┌─ EXCERPT TO READ
Regional Constraints and the Marginal Unit of Supply
Author: Brynne Kelly 11/08/2021
In their latest Winter Fuels Outlook, the EIA stated that they expect higher heating oil prices & a slightly colder winter compared with last year will contribute to households across the U.S. spending more on heating this winter (Oct-Mar) compared with the past two winters
For background, about 4% of all U.S. households use heating oil as the primary fuel for space heating, and the vast majority of these households are concentrated in the Northeast. About 18% of households in this region use heating oil for space heating, down from 27% 10 years ago.
Supply shortages have been a hot topic recently which have lifted energy prices across the globe. Specifically, we are seeing the real cost of regional constraints being exposed. Logistical constraints between regions include pipeline capacity, shipping rates and natural gas liquefaction capacity. With winter fast approaching, and the primary sources of heating homes and businesses coming from electricity and natural gas, regional constraints are being exploited in global LNG markets which are highly exposed to capacity constraints.
LNG Prices Impact US Consumers Too
High LNG prices are certainly a problem for Asia and Europe, but they are also a problem for the US Northeast in the winter. Incremental supply to meet demand in the US Northeast in the coldest months of the year comes from imported LNG into the region. Typically this has been imported from places like Trinidad and Tobago, but can come from anywhere really.
There has been a lot of focus on global LNG prices and how they might affect US natural gas prices now that we have the capacity to liquefy it and export it. Much less focus is placed on the one area in the US that is dependent on LNG to meet incremental demand in the cold winter months - specifically in the US Northeast. With limited pipeline capacity into states like NJ, NY and MA from the US shale basins, they must rely on LNG imports to fill the gap.
This dynamic can be seen in monthly US LNG import data below, where US LNG imports (primarily into the Everett, MA LNG terminal) reach their highest in December and January.
Since LNG is the marginal until of supply in the US Northeast, futures prices need to reflect that. Accordingly, natural gas futures - delivered in to the Boston area via the Algonquin pipeline - need to move towards global LNG pricing in order to attract supply.
This year, with Asian LNG prices trading near record highs this year, Algonquin natural gas futures have been reluctant to keep pace. Below you can see what this looks like as we compare heating fuels across the complex. All fuels are represented on a heat-content adjusted US$/Mmbtu basis. The red line represents Algonquin (aka, Boston city gate), the green and pink lines represent UK natural gas and Asian LNG futures, respectively. From the oil world, the blue and orange line represent US heating oil and Brent crude oil futures.
Basically, we have northern US markets competing for supply with global LNG markets and southern US markets competing to supply global LNG demand.
The dynamic is bizarre. We have natural gas from the main clearing hub in Louisiana (Henry Hub, black line below) being liquefied and exported to Asia and Europe in the hopes it displaces enough LNG to be imported from other countries into places like the Everett, MA in the US. With global LNG prices being so elevated this year, Algonquin natural gas futures for delivery in January and February of 2022 are even trading above NYH ULSD (heating oil futures, cyan line below) which looks like the 'cheap seat' relative to LNG imports. However, ULSD accounts for less than 1% of U.S. utility-scale electricity generation and only 4% of all U.S. households use heating oil as the primary fuel for space heating (as noted earlier).
└─
┌─ SUPPLIED ENTRIES
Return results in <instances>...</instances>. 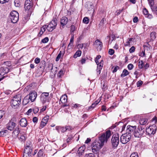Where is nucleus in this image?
<instances>
[{
  "mask_svg": "<svg viewBox=\"0 0 157 157\" xmlns=\"http://www.w3.org/2000/svg\"><path fill=\"white\" fill-rule=\"evenodd\" d=\"M111 135V131L109 130H107L105 133H103L99 137V140L98 141H95L92 144L91 146L92 152L95 154H97L99 150L104 145L105 142L107 141Z\"/></svg>",
  "mask_w": 157,
  "mask_h": 157,
  "instance_id": "obj_1",
  "label": "nucleus"
},
{
  "mask_svg": "<svg viewBox=\"0 0 157 157\" xmlns=\"http://www.w3.org/2000/svg\"><path fill=\"white\" fill-rule=\"evenodd\" d=\"M21 97L20 95H16L12 100L11 102L12 107L14 109L17 108L21 103Z\"/></svg>",
  "mask_w": 157,
  "mask_h": 157,
  "instance_id": "obj_2",
  "label": "nucleus"
},
{
  "mask_svg": "<svg viewBox=\"0 0 157 157\" xmlns=\"http://www.w3.org/2000/svg\"><path fill=\"white\" fill-rule=\"evenodd\" d=\"M31 145V143L30 142L28 144H26V147L24 150L23 157H30V154L32 151Z\"/></svg>",
  "mask_w": 157,
  "mask_h": 157,
  "instance_id": "obj_3",
  "label": "nucleus"
},
{
  "mask_svg": "<svg viewBox=\"0 0 157 157\" xmlns=\"http://www.w3.org/2000/svg\"><path fill=\"white\" fill-rule=\"evenodd\" d=\"M10 18L12 22L13 23L17 22L19 19V14L17 12L13 11L10 12Z\"/></svg>",
  "mask_w": 157,
  "mask_h": 157,
  "instance_id": "obj_4",
  "label": "nucleus"
},
{
  "mask_svg": "<svg viewBox=\"0 0 157 157\" xmlns=\"http://www.w3.org/2000/svg\"><path fill=\"white\" fill-rule=\"evenodd\" d=\"M145 129L141 125H139L137 129L135 130L134 132V136L136 137H140L144 134Z\"/></svg>",
  "mask_w": 157,
  "mask_h": 157,
  "instance_id": "obj_5",
  "label": "nucleus"
},
{
  "mask_svg": "<svg viewBox=\"0 0 157 157\" xmlns=\"http://www.w3.org/2000/svg\"><path fill=\"white\" fill-rule=\"evenodd\" d=\"M111 143L113 147H116L119 143V135L118 134L113 135L112 138Z\"/></svg>",
  "mask_w": 157,
  "mask_h": 157,
  "instance_id": "obj_6",
  "label": "nucleus"
},
{
  "mask_svg": "<svg viewBox=\"0 0 157 157\" xmlns=\"http://www.w3.org/2000/svg\"><path fill=\"white\" fill-rule=\"evenodd\" d=\"M131 136L130 134L127 133L124 134L121 136L120 142L123 144H125L130 141Z\"/></svg>",
  "mask_w": 157,
  "mask_h": 157,
  "instance_id": "obj_7",
  "label": "nucleus"
},
{
  "mask_svg": "<svg viewBox=\"0 0 157 157\" xmlns=\"http://www.w3.org/2000/svg\"><path fill=\"white\" fill-rule=\"evenodd\" d=\"M57 19L54 18L50 23L48 25V30L50 32L52 31L54 29L57 25Z\"/></svg>",
  "mask_w": 157,
  "mask_h": 157,
  "instance_id": "obj_8",
  "label": "nucleus"
},
{
  "mask_svg": "<svg viewBox=\"0 0 157 157\" xmlns=\"http://www.w3.org/2000/svg\"><path fill=\"white\" fill-rule=\"evenodd\" d=\"M16 119L15 118H13L7 124V127L8 130L12 131L14 130L16 126Z\"/></svg>",
  "mask_w": 157,
  "mask_h": 157,
  "instance_id": "obj_9",
  "label": "nucleus"
},
{
  "mask_svg": "<svg viewBox=\"0 0 157 157\" xmlns=\"http://www.w3.org/2000/svg\"><path fill=\"white\" fill-rule=\"evenodd\" d=\"M137 127L135 125L134 126L128 125L126 128V133L128 134H130L131 136L132 135H134V132L136 129Z\"/></svg>",
  "mask_w": 157,
  "mask_h": 157,
  "instance_id": "obj_10",
  "label": "nucleus"
},
{
  "mask_svg": "<svg viewBox=\"0 0 157 157\" xmlns=\"http://www.w3.org/2000/svg\"><path fill=\"white\" fill-rule=\"evenodd\" d=\"M156 130V127L154 124L150 126L145 129L146 133L148 135L154 134L155 133Z\"/></svg>",
  "mask_w": 157,
  "mask_h": 157,
  "instance_id": "obj_11",
  "label": "nucleus"
},
{
  "mask_svg": "<svg viewBox=\"0 0 157 157\" xmlns=\"http://www.w3.org/2000/svg\"><path fill=\"white\" fill-rule=\"evenodd\" d=\"M49 93H43L40 96V101L43 104L45 103L46 101L49 102Z\"/></svg>",
  "mask_w": 157,
  "mask_h": 157,
  "instance_id": "obj_12",
  "label": "nucleus"
},
{
  "mask_svg": "<svg viewBox=\"0 0 157 157\" xmlns=\"http://www.w3.org/2000/svg\"><path fill=\"white\" fill-rule=\"evenodd\" d=\"M28 96V98L30 101L32 102H33L35 100L37 96V93L34 91L30 92Z\"/></svg>",
  "mask_w": 157,
  "mask_h": 157,
  "instance_id": "obj_13",
  "label": "nucleus"
},
{
  "mask_svg": "<svg viewBox=\"0 0 157 157\" xmlns=\"http://www.w3.org/2000/svg\"><path fill=\"white\" fill-rule=\"evenodd\" d=\"M24 8L26 10H30L32 8L31 1L30 0H26L25 2Z\"/></svg>",
  "mask_w": 157,
  "mask_h": 157,
  "instance_id": "obj_14",
  "label": "nucleus"
},
{
  "mask_svg": "<svg viewBox=\"0 0 157 157\" xmlns=\"http://www.w3.org/2000/svg\"><path fill=\"white\" fill-rule=\"evenodd\" d=\"M9 71V69L7 67H2L0 68V75H4Z\"/></svg>",
  "mask_w": 157,
  "mask_h": 157,
  "instance_id": "obj_15",
  "label": "nucleus"
},
{
  "mask_svg": "<svg viewBox=\"0 0 157 157\" xmlns=\"http://www.w3.org/2000/svg\"><path fill=\"white\" fill-rule=\"evenodd\" d=\"M19 124L22 127H26L27 124V121L26 119L25 118H21Z\"/></svg>",
  "mask_w": 157,
  "mask_h": 157,
  "instance_id": "obj_16",
  "label": "nucleus"
},
{
  "mask_svg": "<svg viewBox=\"0 0 157 157\" xmlns=\"http://www.w3.org/2000/svg\"><path fill=\"white\" fill-rule=\"evenodd\" d=\"M143 13L145 16L146 17L151 19L153 18V16L152 14L148 13V11L147 9L145 8L143 10Z\"/></svg>",
  "mask_w": 157,
  "mask_h": 157,
  "instance_id": "obj_17",
  "label": "nucleus"
},
{
  "mask_svg": "<svg viewBox=\"0 0 157 157\" xmlns=\"http://www.w3.org/2000/svg\"><path fill=\"white\" fill-rule=\"evenodd\" d=\"M85 147L84 146H82L79 147L78 151V153L79 156L81 155L84 153Z\"/></svg>",
  "mask_w": 157,
  "mask_h": 157,
  "instance_id": "obj_18",
  "label": "nucleus"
└─
§ JOBS
• 1. Answer these questions using the article on regional supply constraints:
(a) About what percentage of households in the Northeast use heating oil for space heating?
(b) Which LNG terminal receives most US LNG imports?
(c) What color is the line that represents Algonquin in the fuel comparison?
• 2. Reproduce the passage of the article on regional supply constraints between "Regional Constraints and" and "10 years ago.", inclusive.

§ EXERCISE RESULTS
• 1.
(a) About 18%, down from 27% 10 years ago.
(b) The Everett, MA LNG terminal.
(c) Red.

• 2.
Regional Constraints and the Marginal Unit of Supply
Author: Brynne Kelly 11/08/2021
In their latest Winter Fuels Outlook, the EIA stated that they expect higher heating oil prices & a slightly colder winter compared with last year will contribute to households across the U.S. spending more on heating this winter (Oct-Mar) compared with the past two winters
For background, about 4% of all U.S. households use heating oil as the primary fuel for space heating, and the vast majority of these households are concentrated in the Northeast. About 18% of households in this region use heating oil for space heating, down from 27% 10 years ago.